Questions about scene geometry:
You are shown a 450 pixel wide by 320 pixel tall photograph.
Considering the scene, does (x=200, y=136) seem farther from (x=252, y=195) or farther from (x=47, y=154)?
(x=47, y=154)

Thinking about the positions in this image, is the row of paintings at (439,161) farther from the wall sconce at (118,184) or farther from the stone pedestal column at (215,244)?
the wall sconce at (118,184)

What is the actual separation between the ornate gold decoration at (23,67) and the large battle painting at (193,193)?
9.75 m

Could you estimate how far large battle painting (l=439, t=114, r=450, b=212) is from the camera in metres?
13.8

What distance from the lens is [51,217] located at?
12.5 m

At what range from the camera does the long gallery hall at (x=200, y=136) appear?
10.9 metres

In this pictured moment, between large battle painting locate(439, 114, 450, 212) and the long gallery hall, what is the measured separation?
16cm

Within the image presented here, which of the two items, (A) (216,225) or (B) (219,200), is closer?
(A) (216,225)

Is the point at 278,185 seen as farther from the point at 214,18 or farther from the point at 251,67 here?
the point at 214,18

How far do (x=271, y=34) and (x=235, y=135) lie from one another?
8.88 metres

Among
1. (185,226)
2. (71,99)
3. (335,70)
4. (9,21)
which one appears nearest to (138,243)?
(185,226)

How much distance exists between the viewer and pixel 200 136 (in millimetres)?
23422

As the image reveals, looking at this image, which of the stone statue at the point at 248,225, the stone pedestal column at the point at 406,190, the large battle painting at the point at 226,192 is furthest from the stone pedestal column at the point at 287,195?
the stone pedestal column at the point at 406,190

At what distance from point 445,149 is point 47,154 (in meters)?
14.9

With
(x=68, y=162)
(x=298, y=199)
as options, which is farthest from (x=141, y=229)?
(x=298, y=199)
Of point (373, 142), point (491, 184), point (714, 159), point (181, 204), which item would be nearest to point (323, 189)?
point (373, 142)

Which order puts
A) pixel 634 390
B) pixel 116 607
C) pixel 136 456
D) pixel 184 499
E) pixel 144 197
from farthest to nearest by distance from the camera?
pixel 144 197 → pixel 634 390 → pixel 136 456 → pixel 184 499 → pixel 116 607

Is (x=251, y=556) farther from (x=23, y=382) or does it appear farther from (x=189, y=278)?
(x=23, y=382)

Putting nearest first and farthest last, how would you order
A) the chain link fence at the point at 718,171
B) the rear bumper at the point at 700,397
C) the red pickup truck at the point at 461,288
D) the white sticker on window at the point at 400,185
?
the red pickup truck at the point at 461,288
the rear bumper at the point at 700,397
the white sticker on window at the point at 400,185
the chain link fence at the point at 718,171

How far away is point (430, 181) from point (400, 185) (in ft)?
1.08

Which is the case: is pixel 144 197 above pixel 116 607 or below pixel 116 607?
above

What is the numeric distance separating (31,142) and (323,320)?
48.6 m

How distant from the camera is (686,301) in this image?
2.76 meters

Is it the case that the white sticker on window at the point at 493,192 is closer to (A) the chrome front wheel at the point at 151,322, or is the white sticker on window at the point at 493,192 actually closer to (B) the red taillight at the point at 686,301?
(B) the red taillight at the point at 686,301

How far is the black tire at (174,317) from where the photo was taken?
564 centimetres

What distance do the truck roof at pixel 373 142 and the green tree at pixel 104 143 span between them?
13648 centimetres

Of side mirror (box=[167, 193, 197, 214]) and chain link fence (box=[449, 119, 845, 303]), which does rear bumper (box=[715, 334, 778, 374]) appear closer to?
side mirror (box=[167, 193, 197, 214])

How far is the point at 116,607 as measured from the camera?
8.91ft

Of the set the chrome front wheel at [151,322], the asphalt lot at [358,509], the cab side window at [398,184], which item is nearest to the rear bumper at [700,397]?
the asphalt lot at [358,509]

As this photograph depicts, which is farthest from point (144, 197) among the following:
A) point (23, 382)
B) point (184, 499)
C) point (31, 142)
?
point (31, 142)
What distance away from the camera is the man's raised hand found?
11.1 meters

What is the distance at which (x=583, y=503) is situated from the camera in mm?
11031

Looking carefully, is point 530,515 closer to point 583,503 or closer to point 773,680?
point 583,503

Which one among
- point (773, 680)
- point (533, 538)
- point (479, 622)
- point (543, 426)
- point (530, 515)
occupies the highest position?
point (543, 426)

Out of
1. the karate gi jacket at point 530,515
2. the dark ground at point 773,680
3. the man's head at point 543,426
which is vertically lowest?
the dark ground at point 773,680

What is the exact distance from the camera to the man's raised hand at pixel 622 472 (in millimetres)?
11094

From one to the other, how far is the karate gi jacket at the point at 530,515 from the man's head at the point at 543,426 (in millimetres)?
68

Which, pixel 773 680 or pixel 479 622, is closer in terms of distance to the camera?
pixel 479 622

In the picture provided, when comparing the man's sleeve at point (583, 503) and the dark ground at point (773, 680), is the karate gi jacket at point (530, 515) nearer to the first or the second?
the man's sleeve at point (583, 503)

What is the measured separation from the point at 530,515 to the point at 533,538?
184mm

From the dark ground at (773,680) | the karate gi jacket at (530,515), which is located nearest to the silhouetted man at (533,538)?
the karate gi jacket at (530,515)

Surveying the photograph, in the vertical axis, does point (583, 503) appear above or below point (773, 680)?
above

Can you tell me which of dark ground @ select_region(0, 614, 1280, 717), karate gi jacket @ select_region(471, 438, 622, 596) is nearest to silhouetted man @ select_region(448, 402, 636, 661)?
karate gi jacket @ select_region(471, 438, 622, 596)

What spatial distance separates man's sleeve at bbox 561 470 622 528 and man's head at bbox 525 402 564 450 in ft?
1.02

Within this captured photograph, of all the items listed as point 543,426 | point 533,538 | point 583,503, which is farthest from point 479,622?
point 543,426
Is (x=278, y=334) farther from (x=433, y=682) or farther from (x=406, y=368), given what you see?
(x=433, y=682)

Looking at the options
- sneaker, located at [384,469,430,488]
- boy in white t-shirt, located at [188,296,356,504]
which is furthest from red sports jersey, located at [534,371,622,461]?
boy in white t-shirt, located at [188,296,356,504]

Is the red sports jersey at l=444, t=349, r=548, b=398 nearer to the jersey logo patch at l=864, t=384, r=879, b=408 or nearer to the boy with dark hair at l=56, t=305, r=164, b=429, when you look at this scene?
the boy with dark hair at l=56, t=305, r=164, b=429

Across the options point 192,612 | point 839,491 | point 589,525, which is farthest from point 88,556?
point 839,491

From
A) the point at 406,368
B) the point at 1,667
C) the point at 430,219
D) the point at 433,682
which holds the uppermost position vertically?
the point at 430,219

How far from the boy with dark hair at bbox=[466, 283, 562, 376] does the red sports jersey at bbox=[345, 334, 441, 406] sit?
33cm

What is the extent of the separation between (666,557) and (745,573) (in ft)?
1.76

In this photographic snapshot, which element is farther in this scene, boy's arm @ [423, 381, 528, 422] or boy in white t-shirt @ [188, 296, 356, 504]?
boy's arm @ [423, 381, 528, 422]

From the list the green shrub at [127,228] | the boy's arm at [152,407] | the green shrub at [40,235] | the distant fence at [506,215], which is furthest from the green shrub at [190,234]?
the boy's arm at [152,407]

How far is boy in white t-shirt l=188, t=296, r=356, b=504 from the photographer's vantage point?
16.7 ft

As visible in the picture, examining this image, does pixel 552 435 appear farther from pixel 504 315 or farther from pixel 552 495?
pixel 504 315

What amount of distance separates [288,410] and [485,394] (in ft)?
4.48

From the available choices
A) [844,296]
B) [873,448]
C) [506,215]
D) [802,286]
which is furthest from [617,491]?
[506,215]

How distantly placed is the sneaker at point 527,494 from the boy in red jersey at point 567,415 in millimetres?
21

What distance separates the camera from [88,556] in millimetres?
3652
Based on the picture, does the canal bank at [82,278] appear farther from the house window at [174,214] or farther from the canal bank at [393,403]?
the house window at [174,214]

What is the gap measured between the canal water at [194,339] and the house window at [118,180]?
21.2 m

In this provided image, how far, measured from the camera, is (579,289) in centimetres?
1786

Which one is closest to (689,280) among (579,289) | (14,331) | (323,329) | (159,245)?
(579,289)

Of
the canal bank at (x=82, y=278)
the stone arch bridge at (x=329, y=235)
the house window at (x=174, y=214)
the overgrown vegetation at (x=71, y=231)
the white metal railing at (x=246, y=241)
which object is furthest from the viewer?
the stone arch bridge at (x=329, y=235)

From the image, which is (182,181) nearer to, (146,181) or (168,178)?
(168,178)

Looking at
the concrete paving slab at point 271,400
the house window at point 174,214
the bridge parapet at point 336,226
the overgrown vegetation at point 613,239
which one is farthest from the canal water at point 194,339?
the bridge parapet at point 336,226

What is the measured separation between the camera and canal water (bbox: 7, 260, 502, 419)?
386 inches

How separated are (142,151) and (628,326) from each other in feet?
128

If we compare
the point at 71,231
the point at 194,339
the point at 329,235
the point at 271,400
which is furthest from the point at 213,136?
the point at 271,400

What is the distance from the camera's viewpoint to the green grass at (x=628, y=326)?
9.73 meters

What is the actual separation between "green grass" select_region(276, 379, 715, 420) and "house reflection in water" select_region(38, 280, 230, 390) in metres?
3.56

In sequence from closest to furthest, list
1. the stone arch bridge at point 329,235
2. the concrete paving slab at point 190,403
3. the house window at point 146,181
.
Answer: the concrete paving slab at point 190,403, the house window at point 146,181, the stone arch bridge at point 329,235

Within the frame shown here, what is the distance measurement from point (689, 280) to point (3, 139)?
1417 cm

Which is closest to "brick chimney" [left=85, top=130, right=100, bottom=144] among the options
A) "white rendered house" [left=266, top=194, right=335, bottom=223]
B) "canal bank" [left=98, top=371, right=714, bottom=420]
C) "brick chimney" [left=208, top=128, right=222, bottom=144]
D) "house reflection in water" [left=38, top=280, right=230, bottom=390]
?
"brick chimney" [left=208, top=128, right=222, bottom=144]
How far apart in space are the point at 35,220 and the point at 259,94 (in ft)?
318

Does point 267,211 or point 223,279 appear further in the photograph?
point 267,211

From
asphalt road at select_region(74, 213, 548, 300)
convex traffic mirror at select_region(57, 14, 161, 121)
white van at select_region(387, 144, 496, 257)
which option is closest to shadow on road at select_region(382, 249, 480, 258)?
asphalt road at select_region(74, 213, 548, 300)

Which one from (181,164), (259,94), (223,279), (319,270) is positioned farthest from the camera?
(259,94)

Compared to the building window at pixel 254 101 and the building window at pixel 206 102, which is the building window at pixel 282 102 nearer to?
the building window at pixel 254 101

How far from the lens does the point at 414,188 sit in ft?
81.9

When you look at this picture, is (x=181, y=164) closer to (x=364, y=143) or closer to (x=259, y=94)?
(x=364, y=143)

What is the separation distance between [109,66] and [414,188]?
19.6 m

[TASK STATEMENT] Rewrite the listing from the line that has "Putting nearest first" through the line that has "2.76 meters", changing "numeric distance" to "exact distance" and leaving everything else as it is.

[SOLUTION TO THIS PROBLEM]
Putting nearest first and farthest last, how would you order
A) the chain link fence at the point at 718,171
B) the rear bumper at the point at 700,397
C) the red pickup truck at the point at 461,288
D) the white sticker on window at the point at 400,185
?
the red pickup truck at the point at 461,288
the rear bumper at the point at 700,397
the white sticker on window at the point at 400,185
the chain link fence at the point at 718,171

How far away is point (430, 181) from point (400, 185) (in ft)?
1.08

Which is the case: is pixel 144 197 above pixel 116 607 or below pixel 116 607?
above

What is the exact distance separating (31,142) and (323,320)?
48.6 m

How distant from the camera is (686,301) in this image?
2.76 meters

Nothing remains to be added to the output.